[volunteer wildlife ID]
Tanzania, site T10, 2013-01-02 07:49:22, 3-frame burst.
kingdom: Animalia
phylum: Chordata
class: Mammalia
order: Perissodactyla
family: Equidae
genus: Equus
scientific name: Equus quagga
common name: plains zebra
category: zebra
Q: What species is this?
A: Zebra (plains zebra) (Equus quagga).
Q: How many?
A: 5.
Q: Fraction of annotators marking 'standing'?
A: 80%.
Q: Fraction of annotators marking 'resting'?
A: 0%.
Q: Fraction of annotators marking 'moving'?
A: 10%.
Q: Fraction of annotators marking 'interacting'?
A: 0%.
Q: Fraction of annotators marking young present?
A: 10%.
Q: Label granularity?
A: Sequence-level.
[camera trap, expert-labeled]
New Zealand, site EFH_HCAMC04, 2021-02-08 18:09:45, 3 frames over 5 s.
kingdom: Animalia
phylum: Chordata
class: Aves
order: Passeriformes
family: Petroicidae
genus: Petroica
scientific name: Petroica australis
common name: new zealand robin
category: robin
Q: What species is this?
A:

★ ★ ★ ★

▶ **DIRECTIONS FOR THIS TASK**
Your job is to give the data above again exactly, in full.

▶ **SOLVED PROBLEM**
[volunteer wildlife ID]
Tanzania, site T10, 2013-01-02 07:49:22, 3-frame burst.
kingdom: Animalia
phylum: Chordata
class: Mammalia
order: Perissodactyla
family: Equidae
genus: Equus
scientific name: Equus quagga
common name: plains zebra
category: zebra
Q: What species is this?
A: Zebra (plains zebra) (Equus quagga).
Q: How many?
A: 5.
Q: Fraction of annotators marking 'standing'?
A: 80%.
Q: Fraction of annotators marking 'resting'?
A: 0%.
Q: Fraction of annotators marking 'moving'?
A: 10%.
Q: Fraction of annotators marking 'interacting'?
A: 0%.
Q: Fraction of annotators marking young present?
A: 10%.
Q: Label granularity?
A: Sequence-level.
[camera trap, expert-labeled]
New Zealand, site EFH_HCAMC04, 2021-02-08 18:09:45, 3 frames over 5 s.
kingdom: Animalia
phylum: Chordata
class: Aves
order: Passeriformes
family: Petroicidae
genus: Petroica
scientific name: Petroica australis
common name: new zealand robin
category: robin
Q: What species is this?
A:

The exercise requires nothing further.